A arte, o jogo e a brincadeira, que sempre nos colocam em narrativas diferentes das quais costumamos constituir, ouvir, ver e contar, podem nos dizer verdades inimagináveis e muito mais funcionais e impactantes à es/história de nossas vidas do que qualquer análise racional ou médico-científica sobre quem fomos, somos e quem queremos ser.

Pois, afinal, isso que chamamos de “Eu” é uma dinâmica dialética entre o remendo de estórias que nos contaram sobre quem nós somos (geralmente as narrativas de nossos pais em comparação aos nossos irmãos ou sobre o quão fomos desejados e o quanto representamos pra eles), junto com muitas estórias que ouvimos, lemos e assistimos (como quando imitamos os comportamentos de nossos heróis e evitamos agir como os vilões), versus a sempre possível, viável, chance de contarmos outras estórias pra nós mesmos, mudando o rumo de nossas biografias — isto é o que Ricoeur falava sobre o nosso Eu idem e o Eu ipse.
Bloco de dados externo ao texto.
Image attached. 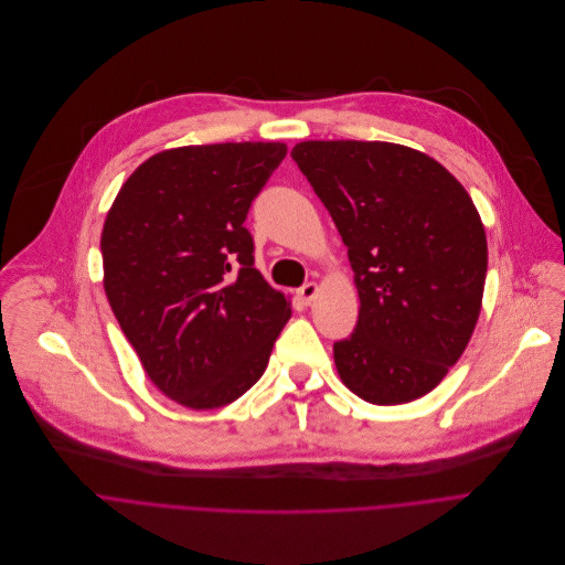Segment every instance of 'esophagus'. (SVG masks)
Instances as JSON below:
<instances>
[{
  "mask_svg": "<svg viewBox=\"0 0 565 565\" xmlns=\"http://www.w3.org/2000/svg\"><path fill=\"white\" fill-rule=\"evenodd\" d=\"M316 294H318V285H316V282H305V285L298 289V298H300L305 305H309V302L316 298Z\"/></svg>",
  "mask_w": 565,
  "mask_h": 565,
  "instance_id": "1",
  "label": "esophagus"
}]
</instances>
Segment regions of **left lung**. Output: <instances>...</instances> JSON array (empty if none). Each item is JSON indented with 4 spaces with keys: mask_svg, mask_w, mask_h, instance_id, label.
<instances>
[{
    "mask_svg": "<svg viewBox=\"0 0 565 565\" xmlns=\"http://www.w3.org/2000/svg\"><path fill=\"white\" fill-rule=\"evenodd\" d=\"M291 158L348 247L361 298L354 333L333 343L338 376L374 405L425 396L481 313L488 241L470 193L394 142L307 140Z\"/></svg>",
    "mask_w": 565,
    "mask_h": 565,
    "instance_id": "8db88e82",
    "label": "left lung"
}]
</instances>
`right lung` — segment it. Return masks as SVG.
Segmentation results:
<instances>
[{
    "label": "right lung",
    "instance_id": "obj_1",
    "mask_svg": "<svg viewBox=\"0 0 565 565\" xmlns=\"http://www.w3.org/2000/svg\"><path fill=\"white\" fill-rule=\"evenodd\" d=\"M282 142L178 147L142 162L102 230L104 291L147 376L213 409L265 372L291 307L254 267L245 220Z\"/></svg>",
    "mask_w": 565,
    "mask_h": 565
}]
</instances>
Portanto, a nossa identidade narrativa é constituída por quem nos tem e pelo o que nós temos sobre quem somos versus a abertura de recontarmos quem somos para o futuro. E jogar e ver uma estória no cinema é recriar aquela dinâmica dialética entre esses nossos “Eus”, ato que não apenas nos entretêm
e nos faz rir, ou nos dá catarse, pois é também uma experiência de e da verdade. E da verdade mais originária e autêntica do que a da verdade que se encontra quando se adéqua o que se diz com o que acontece na realidade concreta. É a verdade que se desvela como alétheia, e não como adequatio. Uma verdade que simplesmente se dá sem percebermos, sem a ilusão de nosso controle e que até pode ser uma verdade já sabida, mas ainda não dita, só esperando para se desvelar.